■ STATED GOAL: Reproduce the material in full, exactly as written.

■ RECORDS FOR PROCESSING:
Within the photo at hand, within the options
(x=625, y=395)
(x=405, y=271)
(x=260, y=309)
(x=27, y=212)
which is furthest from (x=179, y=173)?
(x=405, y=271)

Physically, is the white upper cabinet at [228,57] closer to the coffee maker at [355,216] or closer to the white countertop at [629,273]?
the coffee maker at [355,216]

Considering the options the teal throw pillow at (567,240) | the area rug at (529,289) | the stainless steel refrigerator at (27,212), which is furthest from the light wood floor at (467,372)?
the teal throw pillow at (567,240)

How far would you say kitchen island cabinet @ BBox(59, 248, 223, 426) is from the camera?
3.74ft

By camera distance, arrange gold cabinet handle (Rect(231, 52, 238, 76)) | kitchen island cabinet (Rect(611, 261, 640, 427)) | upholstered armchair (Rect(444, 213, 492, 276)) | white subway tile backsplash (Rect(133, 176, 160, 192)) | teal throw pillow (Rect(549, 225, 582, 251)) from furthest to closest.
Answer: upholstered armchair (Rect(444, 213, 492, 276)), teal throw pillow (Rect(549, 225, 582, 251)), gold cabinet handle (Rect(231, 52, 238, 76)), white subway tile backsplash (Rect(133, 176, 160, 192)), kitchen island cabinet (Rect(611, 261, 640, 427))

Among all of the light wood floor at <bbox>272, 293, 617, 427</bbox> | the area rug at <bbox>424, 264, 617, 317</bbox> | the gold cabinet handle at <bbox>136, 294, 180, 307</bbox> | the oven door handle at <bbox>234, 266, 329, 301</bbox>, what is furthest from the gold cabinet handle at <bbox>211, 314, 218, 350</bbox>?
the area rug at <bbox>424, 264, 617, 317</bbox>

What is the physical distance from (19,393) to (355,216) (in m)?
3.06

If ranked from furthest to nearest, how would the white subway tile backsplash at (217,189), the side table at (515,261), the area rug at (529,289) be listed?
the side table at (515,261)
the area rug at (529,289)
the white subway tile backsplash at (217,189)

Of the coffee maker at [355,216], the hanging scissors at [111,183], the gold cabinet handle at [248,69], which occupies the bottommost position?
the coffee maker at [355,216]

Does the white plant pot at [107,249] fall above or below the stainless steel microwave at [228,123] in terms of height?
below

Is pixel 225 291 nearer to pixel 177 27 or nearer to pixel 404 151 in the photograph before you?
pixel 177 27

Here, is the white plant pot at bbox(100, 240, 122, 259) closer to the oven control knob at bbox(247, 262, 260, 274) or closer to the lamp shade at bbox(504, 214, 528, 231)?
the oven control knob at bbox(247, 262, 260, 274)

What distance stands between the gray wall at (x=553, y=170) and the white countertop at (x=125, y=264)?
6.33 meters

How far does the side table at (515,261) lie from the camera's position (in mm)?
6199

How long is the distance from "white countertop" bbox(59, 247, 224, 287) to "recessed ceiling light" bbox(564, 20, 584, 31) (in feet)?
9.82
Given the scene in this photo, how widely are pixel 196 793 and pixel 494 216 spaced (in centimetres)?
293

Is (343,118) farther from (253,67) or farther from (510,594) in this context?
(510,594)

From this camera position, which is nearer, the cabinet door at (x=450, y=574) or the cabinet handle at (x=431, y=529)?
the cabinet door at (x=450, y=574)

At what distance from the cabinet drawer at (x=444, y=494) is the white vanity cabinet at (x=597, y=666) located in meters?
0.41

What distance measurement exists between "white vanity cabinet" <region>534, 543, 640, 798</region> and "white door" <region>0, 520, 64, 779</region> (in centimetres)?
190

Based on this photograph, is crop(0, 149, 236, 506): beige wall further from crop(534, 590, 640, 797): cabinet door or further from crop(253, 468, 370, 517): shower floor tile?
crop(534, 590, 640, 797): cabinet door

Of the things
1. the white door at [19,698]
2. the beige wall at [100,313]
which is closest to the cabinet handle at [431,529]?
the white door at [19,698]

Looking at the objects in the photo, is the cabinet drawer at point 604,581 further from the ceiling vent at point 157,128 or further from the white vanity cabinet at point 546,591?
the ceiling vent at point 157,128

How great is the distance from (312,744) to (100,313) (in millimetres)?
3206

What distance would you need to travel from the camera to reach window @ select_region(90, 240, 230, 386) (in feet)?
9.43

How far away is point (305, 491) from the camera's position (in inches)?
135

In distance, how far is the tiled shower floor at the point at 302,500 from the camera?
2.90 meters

■ IN RESPONSE:
Within the photo at hand, within the options
(x=625, y=395)
(x=405, y=271)
(x=260, y=309)
(x=27, y=212)
which is furthest from (x=179, y=173)?
(x=405, y=271)

Physically, is the white upper cabinet at [228,57] closer to the coffee maker at [355,216] or closer to the white countertop at [629,273]?
the coffee maker at [355,216]

Considering the options the teal throw pillow at (567,240) | the area rug at (529,289) | the stainless steel refrigerator at (27,212), which is furthest from the light wood floor at (467,372)?
the teal throw pillow at (567,240)

How far would you say kitchen island cabinet @ BBox(59, 248, 223, 426) is from the camera?
3.74ft

By camera distance, arrange gold cabinet handle (Rect(231, 52, 238, 76)) | kitchen island cabinet (Rect(611, 261, 640, 427)) | upholstered armchair (Rect(444, 213, 492, 276)) | white subway tile backsplash (Rect(133, 176, 160, 192)) | teal throw pillow (Rect(549, 225, 582, 251)) from furthest to closest.
Answer: upholstered armchair (Rect(444, 213, 492, 276)), teal throw pillow (Rect(549, 225, 582, 251)), gold cabinet handle (Rect(231, 52, 238, 76)), white subway tile backsplash (Rect(133, 176, 160, 192)), kitchen island cabinet (Rect(611, 261, 640, 427))

Among all of the light wood floor at <bbox>272, 293, 617, 427</bbox> | the area rug at <bbox>424, 264, 617, 317</bbox> | the gold cabinet handle at <bbox>136, 294, 180, 307</bbox> | the oven door handle at <bbox>234, 266, 329, 301</bbox>, what is furthest from the gold cabinet handle at <bbox>211, 314, 218, 350</bbox>?
the area rug at <bbox>424, 264, 617, 317</bbox>

What is the physical distance from (19,393) to (355,216) (in m)?
3.06

If ranked from furthest to nearest, how would the white subway tile backsplash at (217,189), the side table at (515,261), the area rug at (529,289) be listed?
the side table at (515,261)
the area rug at (529,289)
the white subway tile backsplash at (217,189)

Of the coffee maker at [355,216], the hanging scissors at [111,183], the gold cabinet handle at [248,69], which occupies the bottommost position?
the coffee maker at [355,216]

Does the white plant pot at [107,249] fall above or below the stainless steel microwave at [228,123] in terms of height?
below

Is pixel 225 291 nearer to pixel 177 27 or nearer to pixel 404 151 in the photograph before you?
pixel 177 27

Here, is the white plant pot at bbox(100, 240, 122, 259) closer to the oven control knob at bbox(247, 262, 260, 274) or closer to the lamp shade at bbox(504, 214, 528, 231)?
the oven control knob at bbox(247, 262, 260, 274)

What distance stands between the gray wall at (x=553, y=170) and the white countertop at (x=125, y=264)?
6.33 meters

How far does the side table at (515,261) lie from the camera's position (in mm)?
6199

How long is the distance from "white countertop" bbox(59, 247, 224, 287) to "recessed ceiling light" bbox(564, 20, 584, 31) (in feet)?
9.82
Given the scene in this photo, how widely are pixel 196 793 and pixel 494 216 spaced (in centimetres)?
293

Is (343,118) farther from (253,67) or farther from (510,594) in this context?
(510,594)

From this camera position, which is nearer, the cabinet door at (x=450, y=574) or the cabinet handle at (x=431, y=529)?
the cabinet door at (x=450, y=574)

At what distance from the cabinet drawer at (x=444, y=494) is the white vanity cabinet at (x=597, y=666) located in meters?
0.41

What distance measurement exists between "white vanity cabinet" <region>534, 543, 640, 798</region> and "white door" <region>0, 520, 64, 779</region> (in centimetres)?
190

Based on this photograph, is crop(0, 149, 236, 506): beige wall further from crop(534, 590, 640, 797): cabinet door or further from crop(253, 468, 370, 517): shower floor tile?
crop(534, 590, 640, 797): cabinet door

Of the things
1. the white door at [19,698]
2. the beige wall at [100,313]
which is closest to the cabinet handle at [431,529]?
the white door at [19,698]

Looking at the objects in the photo, is the cabinet drawer at point 604,581 further from the ceiling vent at point 157,128 or further from the white vanity cabinet at point 546,591?
the ceiling vent at point 157,128

How great is the distance from (312,744) to (100,313) (in millimetres)?
3206

What distance would you need to travel from the camera to reach window @ select_region(90, 240, 230, 386) (in feet)?
9.43

How far away is point (305, 491) from the camera's position (in inches)?
135

In distance, how far is the tiled shower floor at the point at 302,500 from the camera?
2.90 meters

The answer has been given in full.